* [WRITTEN EXERCISE]
Reproduce each record exactly.

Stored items
════
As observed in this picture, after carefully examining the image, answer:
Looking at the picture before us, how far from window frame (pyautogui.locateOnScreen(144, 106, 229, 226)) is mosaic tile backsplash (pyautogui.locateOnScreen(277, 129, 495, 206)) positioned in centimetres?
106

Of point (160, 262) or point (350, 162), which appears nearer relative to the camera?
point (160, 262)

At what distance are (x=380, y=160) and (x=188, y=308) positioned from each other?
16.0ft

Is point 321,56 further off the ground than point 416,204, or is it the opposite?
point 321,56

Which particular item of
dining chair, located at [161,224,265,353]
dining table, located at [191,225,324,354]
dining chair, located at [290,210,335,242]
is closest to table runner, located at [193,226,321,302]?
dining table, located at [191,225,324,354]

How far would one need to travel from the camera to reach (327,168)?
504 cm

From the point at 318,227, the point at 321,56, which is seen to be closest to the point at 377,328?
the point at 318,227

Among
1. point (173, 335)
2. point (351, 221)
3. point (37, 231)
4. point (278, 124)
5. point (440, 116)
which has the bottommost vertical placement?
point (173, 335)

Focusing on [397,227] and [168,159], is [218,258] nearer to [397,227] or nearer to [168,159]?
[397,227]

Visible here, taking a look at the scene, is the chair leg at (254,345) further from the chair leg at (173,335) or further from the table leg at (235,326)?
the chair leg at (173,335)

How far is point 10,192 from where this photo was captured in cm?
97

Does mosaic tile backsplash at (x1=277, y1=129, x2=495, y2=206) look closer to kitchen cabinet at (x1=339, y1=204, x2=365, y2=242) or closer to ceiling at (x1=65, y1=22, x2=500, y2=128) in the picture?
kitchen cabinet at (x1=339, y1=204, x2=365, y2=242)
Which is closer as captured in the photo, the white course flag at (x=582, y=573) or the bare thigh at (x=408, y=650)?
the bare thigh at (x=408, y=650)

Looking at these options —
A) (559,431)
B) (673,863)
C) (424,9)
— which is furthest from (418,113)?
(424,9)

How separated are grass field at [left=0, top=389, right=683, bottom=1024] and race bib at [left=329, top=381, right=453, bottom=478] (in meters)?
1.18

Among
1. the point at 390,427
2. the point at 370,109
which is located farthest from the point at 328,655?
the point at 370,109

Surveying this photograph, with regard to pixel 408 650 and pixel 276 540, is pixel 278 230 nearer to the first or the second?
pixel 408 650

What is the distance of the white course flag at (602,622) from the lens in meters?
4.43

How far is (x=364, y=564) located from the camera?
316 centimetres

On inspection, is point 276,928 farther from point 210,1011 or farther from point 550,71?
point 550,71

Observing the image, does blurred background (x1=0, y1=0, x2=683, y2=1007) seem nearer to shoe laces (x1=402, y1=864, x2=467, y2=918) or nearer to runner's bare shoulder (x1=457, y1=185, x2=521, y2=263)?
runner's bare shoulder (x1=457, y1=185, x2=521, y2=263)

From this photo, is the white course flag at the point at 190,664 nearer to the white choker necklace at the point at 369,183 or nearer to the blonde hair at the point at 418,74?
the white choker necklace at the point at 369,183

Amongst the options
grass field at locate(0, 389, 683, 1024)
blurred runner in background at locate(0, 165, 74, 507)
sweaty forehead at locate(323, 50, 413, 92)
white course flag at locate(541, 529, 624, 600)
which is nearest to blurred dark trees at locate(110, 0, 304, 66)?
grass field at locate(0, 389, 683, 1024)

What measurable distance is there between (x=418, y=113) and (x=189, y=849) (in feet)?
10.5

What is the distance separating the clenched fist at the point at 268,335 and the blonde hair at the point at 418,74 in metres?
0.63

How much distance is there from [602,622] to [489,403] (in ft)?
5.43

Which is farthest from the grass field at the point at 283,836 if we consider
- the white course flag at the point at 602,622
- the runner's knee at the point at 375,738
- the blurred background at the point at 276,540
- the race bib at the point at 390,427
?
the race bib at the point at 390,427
════
* [OUTPUT BELOW]
As observed in this picture, after carefully examining the image, answer:
Looking at the picture before us, how far from window frame (pyautogui.locateOnScreen(144, 106, 229, 226)) is mosaic tile backsplash (pyautogui.locateOnScreen(277, 129, 495, 206)) positioned in centimetres?
106

Of point (160, 262) or point (350, 162), which appears nearer relative to the camera?
point (160, 262)

At what distance are (x=380, y=160) and (x=188, y=308) positioned from each other?
16.0ft

Is point 321,56 further off the ground than point 416,204, or is it the opposite?
point 321,56

Which particular item of
dining chair, located at [161,224,265,353]
dining table, located at [191,225,324,354]
dining chair, located at [290,210,335,242]
is closest to table runner, located at [193,226,321,302]?
dining table, located at [191,225,324,354]

How far would one need to travel from the camera to reach (327,168)?
504 cm

From the point at 318,227, the point at 321,56, which is seen to be closest to the point at 377,328?
the point at 318,227

Among
1. point (173, 335)
2. point (351, 221)
3. point (37, 231)
4. point (278, 124)
5. point (440, 116)
which has the bottommost vertical placement?
point (173, 335)

Focusing on [397,227] and [168,159], is [218,258] nearer to [397,227] or nearer to [168,159]?
[397,227]

Visible here, taking a look at the scene, is the chair leg at (254,345) further from the chair leg at (173,335) or further from the table leg at (235,326)?
the chair leg at (173,335)

How far is point 10,192 from where this photo was captured in cm?
97

Does mosaic tile backsplash at (x1=277, y1=129, x2=495, y2=206) look closer to kitchen cabinet at (x1=339, y1=204, x2=365, y2=242) or closer to ceiling at (x1=65, y1=22, x2=500, y2=128) in the picture?
kitchen cabinet at (x1=339, y1=204, x2=365, y2=242)
Which is closer as captured in the photo, the white course flag at (x=582, y=573) or the bare thigh at (x=408, y=650)?
the bare thigh at (x=408, y=650)

Looking at these options —
A) (559,431)
B) (673,863)
C) (424,9)
— which is furthest from (418,113)?
(424,9)

How separated are grass field at [left=0, top=389, right=683, bottom=1024] and race bib at [left=329, top=381, right=453, bottom=478] (in meters)?
1.18

Among
1. the point at 390,427
2. the point at 370,109
which is located farthest from the point at 328,655?
the point at 370,109

Surveying this photograph, with regard to pixel 408 650 and pixel 276 540, is pixel 278 230 nearer to the first or the second?
pixel 408 650

What is the distance of the white course flag at (602,622) from the lens in meters?
4.43

How far is (x=364, y=564) located from the camera?
316 centimetres

On inspection, is point 276,928 farther from point 210,1011 or farther from point 550,71?
point 550,71

Observing the image, does blurred background (x1=0, y1=0, x2=683, y2=1007) seem nearer to shoe laces (x1=402, y1=864, x2=467, y2=918) or nearer to runner's bare shoulder (x1=457, y1=185, x2=521, y2=263)?
runner's bare shoulder (x1=457, y1=185, x2=521, y2=263)

From this photo, is the white course flag at the point at 190,664 nearer to the white choker necklace at the point at 369,183 or nearer to the blonde hair at the point at 418,74?
the white choker necklace at the point at 369,183

Amongst the options
grass field at locate(0, 389, 683, 1024)
blurred runner in background at locate(0, 165, 74, 507)
sweaty forehead at locate(323, 50, 413, 92)
white course flag at locate(541, 529, 624, 600)
which is nearest to blurred dark trees at locate(110, 0, 304, 66)?
grass field at locate(0, 389, 683, 1024)

What measurable distance is there between (x=418, y=113) and (x=189, y=849) (in feet)?
10.5

What is the distance separating the clenched fist at the point at 268,335 and the blonde hair at the point at 418,74 in metres?
0.63

How much distance is there from [602,622] to [489,403] (in ft)?
5.43

Which is farthest from the grass field at the point at 283,836 if we consider
- the white course flag at the point at 602,622
- the runner's knee at the point at 375,738
- the blurred background at the point at 276,540
- the race bib at the point at 390,427
?
the race bib at the point at 390,427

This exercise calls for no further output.